═════ EXERCISE PASSAGE
Message ID 20180521051927.3715-4-wqu@suse.com (mailing list archive)
State New, archived
Headers show

Commit Message

Qu Wenruo May 21, 2018, 5:19 a.m. UTC
James Harvey reported that some corrupted compressed extent data can
lead to various kernel memory corruption.

Such corrupted extent data belongs to inode with NODATASUM flags, thus
data csum won't help us detecting such bug.

If lucky enough, kasan could catch it like:

Comments

David Sterba May 22, 2018, 3:06 p.m. UTC | #1
On Mon, May 21, 2018 at 01:19:26PM +0800, Qu Wenruo wrote:
> James Harvey reported that some corrupted compressed extent data can
> lead to various kernel memory corruption.
══════════
═════ EXERCISE DATA
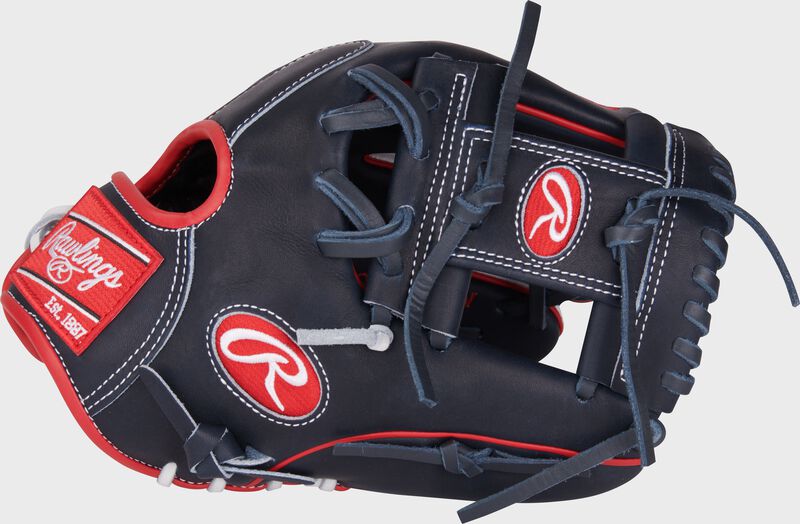 11.5" HOH ContoUR Fit Infield Glove, Right Hand Throw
══════════
■ REQUIREMENT 1:
According to the commit message, what flag is set on the inode that the corrupted extent data belongs to?
■ REQUIREMENT 2:
Translate this sentence from the commit message into Spanish: "James Harvey reported that some corrupted compressed extent data can lead to various kernel memory corruption."

■ EXERCISE RESPONSE 1:
NODATASUM

■ EXERCISE RESPONSE 2:
James Harvey informó de que algunos datos de extensión comprimidos y corruptos pueden provocar diversas corrupciones de la memoria del kernel.